• **Verilen metin**:
▼
ÖNCEKİ hafta, bazılarımızın haber olup, bazılarımızın olmadığı, ancak birçok özelliği ile bireysel haklarımızı ve devleti derinden etkileyecek bir yasa değişikliği oldu. Bu değişiklik kamuoyunda seçim ittifağına ilişkin yasa olarak...
ÖNCEKİ
hafta, bazılarımızın haber olup, bazılarımızın olmadığı, ancak birçok özelliği ile bireysel haklarımızı ve devleti derinden etkileyecek bir yasa değişikliği oldu.
Bu değişiklik kamuoyunda seçim ittifağına ilişkin yasa olarak anıldı.
OHAL başladığından bu yana bütün değişiklikler kanun hükmünde kararnamelerle ve TBMM’ye hiç sorulmadan yapılmasına karşın, MHP’nin destek vermesi muhtemel olacaktır ki, çoğunluk sayesinde meclisten yasa geçti.
Büyüklerimizin bize söylediği gibi; “Bir yasa gece vakti hızlı bir şekilde geçirilmeye çalışılıyorsa o işte bir sıkıntı vardır” sözünden hareket ettik ve bu yasayı inceledik.
Fazla uzatmadan derdimizi anlatmaya çalışalım.
*
Bir Cumhuriyet olmak, hatta Anayasal demokratik bir hukuk devleti olmak, doğrudan seçim güvenliğinin varlığı anlamına gelmemektedir. Bugün, demokratik ülkelerin çoğunda seçimlerde oy verilmesinden tutun, bu oyların nasıl paylaştırılacağı, vekillerin nasıl seçileceği konusunda ciddi ayrımlar vardır.
Aynı oy sayısıyla diğerine göre iki katı milletvekili çıkarabileceğiniz sistemler bile mevcuttur.
▲
• **Yapılacak işler**:
1 > Seçim ittifakı yasasını ele alan yazıya göre şu soruları yanıtlayın:
(a) OHAL başladığından bu yana değişiklikler hangi yolla yapıldı?
(b) Büyüklerin sözüne göre, gece vakti hızla geçirilmeye çalışılan bir yasada ne vardır?
(c) Bazı sistemlerde aynı oy sayısıyla diğerine göre kaç katı milletvekili çıkarılabilir?
2 > Lütfen seçim ittifakı yasasını ele alan yazıyı son cümlesinden sonra sürdürün.

• **Çıkarılan kayıtlar**:
▼
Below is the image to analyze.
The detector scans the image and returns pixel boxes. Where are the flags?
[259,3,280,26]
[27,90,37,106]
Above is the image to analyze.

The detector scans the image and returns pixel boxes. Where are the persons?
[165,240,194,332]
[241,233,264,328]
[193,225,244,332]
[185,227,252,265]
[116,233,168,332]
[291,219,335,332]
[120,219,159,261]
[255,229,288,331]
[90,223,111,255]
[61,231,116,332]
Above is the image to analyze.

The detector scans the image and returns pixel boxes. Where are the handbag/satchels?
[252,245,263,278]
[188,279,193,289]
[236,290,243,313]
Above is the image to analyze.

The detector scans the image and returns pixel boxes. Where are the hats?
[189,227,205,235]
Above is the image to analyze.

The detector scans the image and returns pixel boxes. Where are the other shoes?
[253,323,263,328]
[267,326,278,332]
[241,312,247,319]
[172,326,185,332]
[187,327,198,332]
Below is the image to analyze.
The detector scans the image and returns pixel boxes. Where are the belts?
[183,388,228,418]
▲
▼
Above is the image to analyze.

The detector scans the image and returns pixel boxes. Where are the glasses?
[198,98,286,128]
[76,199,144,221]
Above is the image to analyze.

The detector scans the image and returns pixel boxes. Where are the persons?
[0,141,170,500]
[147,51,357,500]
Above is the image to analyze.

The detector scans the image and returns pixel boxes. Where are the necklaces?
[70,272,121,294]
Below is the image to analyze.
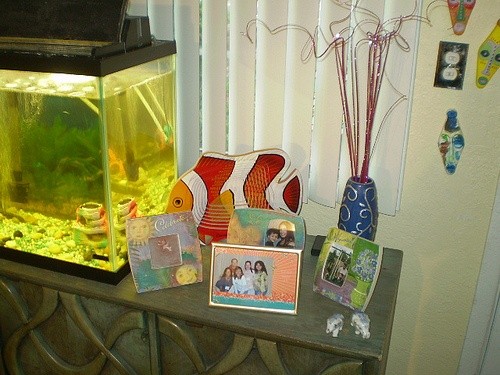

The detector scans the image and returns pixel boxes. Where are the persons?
▲
• **Görevlere göre sonuçlar**:
1 >
(a) Kanun hükmünde kararnamelerle ve TBMM'ye hiç sorulmadan.
(b) O işte bir sıkıntı vardır.
(c) İki katı.

2 >
Yani, “Bu altı üstü seçim yasasıdır, ne olacak” diye düşünmemek lazım.
Bir seçim kanunu her şeyi değiştirebilir.
Hatta unutulmamalıdır ki yapılan birçok araştırma tek adamlık rejimine giden ülkelerde mutlak surette seçim yasalarında oynama ve seçim şaibelerinin olacağını göstermektedir.
Bu imajın varlığı bile bizler adına zararlıdır.
Peki bu yeni yasa neyi değiştirmektedir?
*
Öncelikle şunu söylemeliyiz.
Ülkemizde seçimlere ilişkin 3 tane temel yasa mevcuttur.
Bunların içerisinde en olmazsa olmazı da 298 sayılı Seçimlerin Temel Hükümleri Hakkında Yasa’dır.
İşte bu seçim ittifağı altında çıkan yasa tam olarak bu yasayı değiştirmektedir. Tam olarak söylemek gerekirse 12 maddede değişiklik yapılmaktadır.
Tabi ki 12 maddenin tamamı asıl konumuz değil. Bazıları yeni yapılacak Cumhurbaşkanlığı seçimi için gerekli düzenlemeleri içeriyor.
Ancak, mevcut iktidarda alışkın olduğumuz düzenlemelerin içerisine birkaç “bomba madde” yerleştirme durumu aynen devam etmiş.
Peki seçim güvenliği nasıl tehlikeye düşüyor? Buyurun.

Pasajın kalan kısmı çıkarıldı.